Top of EXCERPT TO READ
The publication of Allen Ginsberg's "Howl" (1956) sounded a cry of rage, and in turn other cries of rage — or downright dismissals — were raised against it. Ginsberg announces himself, in the opening of the volume's title poem, as speaking for his compatriots, naming their collective condition of disaffection: "I saw the best minds of my generation, starving, hysterical, naked." The title poem explicitly identifies itself as a lamentation for those most promising and most excluded from the "American ideal." In a long descriptive catalogue Ginsberg makes clear his contention that the finest have been driven, by what a critic called "the overwhelming pressures of conformity, competition, prestige and respectability," toward madness, dissipation, and the outraged enactments of the denied. Not only is he exiled from the tranquilized suburbs by virtue of ethnicity, sexuality, political philosophy, and intellectual energy; he also cannot locate in the codified possibilities of American society a tenable way of living. Thus the speaker inhabits a sort of psychic inferno, a territory of the lost which underlies the flawless, bourgeois vision of American life.

     "Howl" became an important indicator of the changing climate in American poetry, an alarm sounding the decline of academic verse. If the poem was not taken seriously by many poets and critics — due to its bombastic, sprawling rhetoric, its spontaneous and chantlike form — then it at least offered a signal of a realm of possibility for powerful poetry to be constructed from "unmentionable" realms of experience.

     This autobiographical poem has created a fury of praise or abuse whenever read or heard. It is a powerful work, cutting through to dynamic meaning. Ginsberg thinks he is going forward by going back to the methods of Whitman. The first reaction was that it is based on destructive violence. It is profoundly Jewish in temper. It is Biblical in its repetitive grammatical build-up. It is a howl against everything in our mechanistic civilization which kills the spirit, assuming that the louder you shout the more likely you are to be heard. It lays bare the nerves of suffering and spiritual struggle. Its positive force and energy come from a redemptive quality of love, although it destructively catalogues evils of our time from physical deprivation to madness.
Bottom of EXCERPT TO READ
Top of DATA LISTING
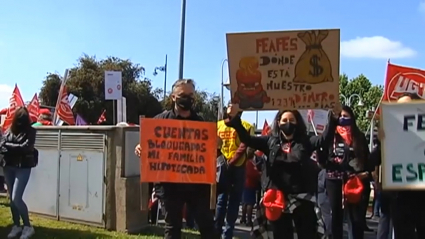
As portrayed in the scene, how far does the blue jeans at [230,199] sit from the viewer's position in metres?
7.55

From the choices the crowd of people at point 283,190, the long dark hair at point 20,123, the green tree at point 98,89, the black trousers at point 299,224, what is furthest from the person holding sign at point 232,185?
the green tree at point 98,89

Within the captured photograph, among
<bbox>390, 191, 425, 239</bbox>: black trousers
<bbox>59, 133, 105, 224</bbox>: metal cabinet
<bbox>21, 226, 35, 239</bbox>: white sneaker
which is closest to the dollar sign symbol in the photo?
<bbox>390, 191, 425, 239</bbox>: black trousers

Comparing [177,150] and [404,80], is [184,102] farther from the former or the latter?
[404,80]

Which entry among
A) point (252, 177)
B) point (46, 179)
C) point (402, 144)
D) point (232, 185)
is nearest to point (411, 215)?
point (402, 144)

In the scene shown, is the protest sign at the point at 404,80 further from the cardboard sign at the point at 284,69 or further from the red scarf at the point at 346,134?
the cardboard sign at the point at 284,69

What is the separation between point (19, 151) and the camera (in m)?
7.56

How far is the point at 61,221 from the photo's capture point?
9.08 meters

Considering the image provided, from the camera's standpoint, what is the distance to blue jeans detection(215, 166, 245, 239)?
7.55 m

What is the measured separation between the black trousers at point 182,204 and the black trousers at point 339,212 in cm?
206

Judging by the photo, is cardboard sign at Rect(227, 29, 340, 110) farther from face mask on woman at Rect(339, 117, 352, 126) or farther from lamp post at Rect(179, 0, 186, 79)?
lamp post at Rect(179, 0, 186, 79)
Bottom of DATA LISTING
_YOUR ASSIGNMENT_: Continue the text on Allen Ginsberg's "Howl" from the point where it stops.

_EXPECTED OUTPUT_:
     In the 1950s it often seemed that the only openly gay poet was Allen Ginsberg.  The enormous publicity that Ginsberg received made him an important figure, whose avowal of homosexuality was part of his larger attempt to undermine American society and its pretensions to respectability.  Although many of the Beat writers were homosexual or bisexual (such as Burroughs or Kerouac), it was Ginsberg who made his sexuality an integral part of his public image and his poetry.  "Howl" was the first poem to bring Ginsberg public attention, and its treatment of homosexuality is characteristic of Ginsberg's position during this time.  "Howl" is a lament for "the best minds of my generation," the "angel-headed hipsters" destroyed by the cruelties of American society. The homosexual functions in the world of "Howl" as a figure of angelic innocence, his love a protest against the insensitivity and madness which surrounds him.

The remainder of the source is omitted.